• _EXTRAIT DU DOCUMENT_:
Je me demandais l’autre jour comment il a pu se faire que la capacité opérationnelle d’une opposition politique se soit éteinte et soit aujourd’hui à reconstruire pratiquement à partir de zéro.

Etant entendu que c’est aujourd’hui le problème des problèmes, et étant entendu que, comme pour tout processus historique, ses causes sont plurielles, je veux uniquement m’arrêter, brièvement, sur une cause de nature spécifiquement culturelle.

L’époque de la démocratie et de l’opposition politique à partir du bas a été une période bien délimitée qui commence aux environs du milieu du XIXe siècle, et où la leçon marxienne a joué un rôle fondamental.

Plus précisément, la leçon marxienne a été fondamentale pour comprendre, et faire comprendre, que, dans le monde moderne, tout changement de mœurs et d’opinion qui devient hégémonique a toujours une racine primaire dans la « structure », c’est-à-dire dans la sphère de la production économique et de la gestion du pouvoir correspondante.

Si, dans une description de ce qui se passe, il manque la conscience de cette racine structurelle, s’il manque la compréhension de la façon dont le problème dont on traite se situe par rapport aux mécanismes de distribution de l’économie et du pouvoir (qui coïncident souvent), on finit par perdre de vue la seule sphère où l’on peut mettre en action les leviers décisifs au niveau des causes.

• _EXTRAITS DES ITEMS_:
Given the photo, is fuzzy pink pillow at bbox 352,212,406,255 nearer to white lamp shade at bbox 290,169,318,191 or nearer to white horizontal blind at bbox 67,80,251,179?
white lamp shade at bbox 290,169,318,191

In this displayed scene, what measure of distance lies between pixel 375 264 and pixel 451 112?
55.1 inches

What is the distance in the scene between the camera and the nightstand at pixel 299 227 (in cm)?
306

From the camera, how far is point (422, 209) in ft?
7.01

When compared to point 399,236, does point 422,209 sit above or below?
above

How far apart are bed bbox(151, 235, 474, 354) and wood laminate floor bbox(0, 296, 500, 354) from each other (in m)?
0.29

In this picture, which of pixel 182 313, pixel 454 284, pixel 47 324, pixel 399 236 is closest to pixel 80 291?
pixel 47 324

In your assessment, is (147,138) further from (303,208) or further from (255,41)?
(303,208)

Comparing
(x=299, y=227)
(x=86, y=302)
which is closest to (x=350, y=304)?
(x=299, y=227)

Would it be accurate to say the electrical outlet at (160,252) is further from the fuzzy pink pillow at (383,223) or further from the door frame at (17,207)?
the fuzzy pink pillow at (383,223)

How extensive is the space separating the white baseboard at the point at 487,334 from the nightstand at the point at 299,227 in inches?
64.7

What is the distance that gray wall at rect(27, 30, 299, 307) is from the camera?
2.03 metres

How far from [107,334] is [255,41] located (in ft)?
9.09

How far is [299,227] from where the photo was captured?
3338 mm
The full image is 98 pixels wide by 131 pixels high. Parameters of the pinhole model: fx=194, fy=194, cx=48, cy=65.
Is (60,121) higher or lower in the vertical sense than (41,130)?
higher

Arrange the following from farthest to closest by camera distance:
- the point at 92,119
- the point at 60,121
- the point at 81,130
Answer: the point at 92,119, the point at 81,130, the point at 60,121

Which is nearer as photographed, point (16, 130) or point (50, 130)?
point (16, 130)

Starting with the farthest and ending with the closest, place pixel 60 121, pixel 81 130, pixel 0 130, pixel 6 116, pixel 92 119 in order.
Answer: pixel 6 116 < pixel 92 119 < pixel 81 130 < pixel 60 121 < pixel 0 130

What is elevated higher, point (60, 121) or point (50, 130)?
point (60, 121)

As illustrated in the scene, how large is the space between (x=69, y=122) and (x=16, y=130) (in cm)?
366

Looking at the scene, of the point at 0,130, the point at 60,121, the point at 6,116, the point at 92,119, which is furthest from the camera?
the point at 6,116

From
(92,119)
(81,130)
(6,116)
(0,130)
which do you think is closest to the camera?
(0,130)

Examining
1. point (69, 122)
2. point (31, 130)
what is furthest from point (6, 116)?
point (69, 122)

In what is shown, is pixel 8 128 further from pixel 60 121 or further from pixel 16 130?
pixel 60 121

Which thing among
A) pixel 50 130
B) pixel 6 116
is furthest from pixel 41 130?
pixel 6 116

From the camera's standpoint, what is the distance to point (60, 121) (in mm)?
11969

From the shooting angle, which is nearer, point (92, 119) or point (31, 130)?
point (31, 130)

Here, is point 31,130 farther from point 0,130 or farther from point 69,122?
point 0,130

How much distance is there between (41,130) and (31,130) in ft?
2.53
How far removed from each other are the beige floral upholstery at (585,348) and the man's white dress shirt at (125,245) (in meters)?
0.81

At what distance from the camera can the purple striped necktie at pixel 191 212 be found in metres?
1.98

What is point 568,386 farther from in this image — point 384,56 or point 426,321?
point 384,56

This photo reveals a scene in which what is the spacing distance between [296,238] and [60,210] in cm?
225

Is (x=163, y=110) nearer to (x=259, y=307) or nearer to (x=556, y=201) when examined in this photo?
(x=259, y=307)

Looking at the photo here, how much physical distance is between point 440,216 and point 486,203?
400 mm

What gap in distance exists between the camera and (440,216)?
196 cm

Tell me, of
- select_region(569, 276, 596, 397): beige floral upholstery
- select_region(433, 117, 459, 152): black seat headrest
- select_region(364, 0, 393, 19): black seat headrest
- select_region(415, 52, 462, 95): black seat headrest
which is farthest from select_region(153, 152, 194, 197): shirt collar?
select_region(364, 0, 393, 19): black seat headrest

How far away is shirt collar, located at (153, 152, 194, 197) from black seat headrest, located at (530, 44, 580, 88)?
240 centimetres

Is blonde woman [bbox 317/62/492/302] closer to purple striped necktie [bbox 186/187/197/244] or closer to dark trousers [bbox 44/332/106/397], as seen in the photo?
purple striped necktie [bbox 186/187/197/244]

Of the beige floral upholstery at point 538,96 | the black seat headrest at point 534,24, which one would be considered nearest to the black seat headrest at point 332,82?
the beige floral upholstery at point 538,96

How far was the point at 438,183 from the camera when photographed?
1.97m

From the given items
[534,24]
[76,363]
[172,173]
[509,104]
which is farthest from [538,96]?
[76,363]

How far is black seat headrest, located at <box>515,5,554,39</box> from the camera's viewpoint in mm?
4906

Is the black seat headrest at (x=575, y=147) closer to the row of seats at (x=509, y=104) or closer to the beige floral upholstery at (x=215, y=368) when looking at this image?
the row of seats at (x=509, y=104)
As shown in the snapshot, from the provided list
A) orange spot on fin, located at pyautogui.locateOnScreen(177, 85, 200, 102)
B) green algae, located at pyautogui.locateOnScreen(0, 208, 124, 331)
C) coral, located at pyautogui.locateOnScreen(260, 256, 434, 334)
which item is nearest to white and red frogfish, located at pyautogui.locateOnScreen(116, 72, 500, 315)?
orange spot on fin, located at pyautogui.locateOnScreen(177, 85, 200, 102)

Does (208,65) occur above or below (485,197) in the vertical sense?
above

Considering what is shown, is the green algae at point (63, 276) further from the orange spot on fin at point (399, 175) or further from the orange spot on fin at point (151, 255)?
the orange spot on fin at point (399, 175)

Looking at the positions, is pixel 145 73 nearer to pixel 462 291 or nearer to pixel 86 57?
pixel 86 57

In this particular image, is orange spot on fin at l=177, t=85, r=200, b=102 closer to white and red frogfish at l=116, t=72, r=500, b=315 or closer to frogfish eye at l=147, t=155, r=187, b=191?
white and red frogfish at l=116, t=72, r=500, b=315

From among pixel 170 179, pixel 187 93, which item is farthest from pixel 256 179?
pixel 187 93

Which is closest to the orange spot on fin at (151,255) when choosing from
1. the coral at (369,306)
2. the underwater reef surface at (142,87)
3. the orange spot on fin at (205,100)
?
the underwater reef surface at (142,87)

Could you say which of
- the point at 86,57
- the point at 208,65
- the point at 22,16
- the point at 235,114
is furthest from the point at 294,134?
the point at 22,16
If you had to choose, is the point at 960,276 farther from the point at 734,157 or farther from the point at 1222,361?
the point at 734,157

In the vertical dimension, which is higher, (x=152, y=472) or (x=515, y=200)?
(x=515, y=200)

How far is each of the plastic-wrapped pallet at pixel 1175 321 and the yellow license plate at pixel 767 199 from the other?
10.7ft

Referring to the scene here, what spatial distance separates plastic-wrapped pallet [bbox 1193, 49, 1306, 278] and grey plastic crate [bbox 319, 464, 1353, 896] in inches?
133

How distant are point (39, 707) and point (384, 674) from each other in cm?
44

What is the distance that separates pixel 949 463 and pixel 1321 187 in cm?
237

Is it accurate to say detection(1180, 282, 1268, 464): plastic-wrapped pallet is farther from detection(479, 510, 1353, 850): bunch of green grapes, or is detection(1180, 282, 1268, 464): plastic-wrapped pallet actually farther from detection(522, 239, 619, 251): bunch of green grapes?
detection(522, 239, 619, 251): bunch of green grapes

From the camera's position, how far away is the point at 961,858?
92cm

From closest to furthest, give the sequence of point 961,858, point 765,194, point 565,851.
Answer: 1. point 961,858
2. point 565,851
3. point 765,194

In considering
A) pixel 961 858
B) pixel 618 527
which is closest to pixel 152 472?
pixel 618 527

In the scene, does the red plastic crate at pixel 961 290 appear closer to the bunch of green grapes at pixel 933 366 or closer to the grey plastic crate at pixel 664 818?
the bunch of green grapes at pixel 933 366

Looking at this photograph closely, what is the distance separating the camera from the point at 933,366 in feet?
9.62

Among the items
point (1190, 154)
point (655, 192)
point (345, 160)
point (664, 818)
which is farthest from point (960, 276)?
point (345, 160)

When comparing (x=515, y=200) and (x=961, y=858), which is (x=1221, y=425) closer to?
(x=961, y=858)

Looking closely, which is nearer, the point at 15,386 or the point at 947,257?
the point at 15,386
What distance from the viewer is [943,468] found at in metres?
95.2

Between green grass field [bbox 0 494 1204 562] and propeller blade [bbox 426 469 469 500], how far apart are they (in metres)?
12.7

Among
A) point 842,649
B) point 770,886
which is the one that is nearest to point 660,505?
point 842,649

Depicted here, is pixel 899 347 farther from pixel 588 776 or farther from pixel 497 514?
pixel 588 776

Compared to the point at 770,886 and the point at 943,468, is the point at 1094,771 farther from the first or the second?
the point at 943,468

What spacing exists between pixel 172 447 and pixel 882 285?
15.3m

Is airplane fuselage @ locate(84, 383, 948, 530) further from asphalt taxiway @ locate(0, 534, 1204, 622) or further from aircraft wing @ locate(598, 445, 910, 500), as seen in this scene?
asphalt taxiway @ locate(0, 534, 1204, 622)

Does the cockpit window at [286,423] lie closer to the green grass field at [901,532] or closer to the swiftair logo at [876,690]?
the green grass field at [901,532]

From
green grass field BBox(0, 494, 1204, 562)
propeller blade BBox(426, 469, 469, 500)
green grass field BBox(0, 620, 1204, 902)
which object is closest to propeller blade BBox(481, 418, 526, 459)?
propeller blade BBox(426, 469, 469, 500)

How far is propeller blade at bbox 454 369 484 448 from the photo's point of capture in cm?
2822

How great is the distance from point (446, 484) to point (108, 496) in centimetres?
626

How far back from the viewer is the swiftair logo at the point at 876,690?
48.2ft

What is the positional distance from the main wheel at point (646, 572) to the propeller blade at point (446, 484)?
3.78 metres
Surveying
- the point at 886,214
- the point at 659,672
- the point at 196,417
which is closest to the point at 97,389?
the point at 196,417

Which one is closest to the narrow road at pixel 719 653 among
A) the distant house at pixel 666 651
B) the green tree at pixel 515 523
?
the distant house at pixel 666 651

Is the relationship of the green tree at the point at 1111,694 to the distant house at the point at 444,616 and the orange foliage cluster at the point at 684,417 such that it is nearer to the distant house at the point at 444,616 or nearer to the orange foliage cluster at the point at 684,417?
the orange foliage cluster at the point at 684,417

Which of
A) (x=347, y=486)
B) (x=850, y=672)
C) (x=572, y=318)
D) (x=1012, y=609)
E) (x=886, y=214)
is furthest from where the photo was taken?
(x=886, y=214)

• _OBJECTIF DE L'EXERCICE_:
Pouvez-vous résumer en deux phrases l'extrait du document donné plus haut ?

• _RÉSULTAT ATTENDU_:
L'extrait s'interroge sur la façon dont la capacité opérationnelle d'une opposition politique a pu s'éteindre au point de devoir être reconstruite presque à partir de zéro, et s'arrête sur une seule cause, de nature culturelle. Il rappelle que l'époque de la démocratie et de l'opposition à partir du bas, commencée vers le milieu du XIXe siècle, a reposé sur la leçon marxienne, selon laquelle tout changement de mœurs et d'opinion devenu hégémonique s'enracine dans la structure économique et le pouvoir correspondant, et que sans conscience de cette racine on perd de vue la seule sphère où agir sur les causes.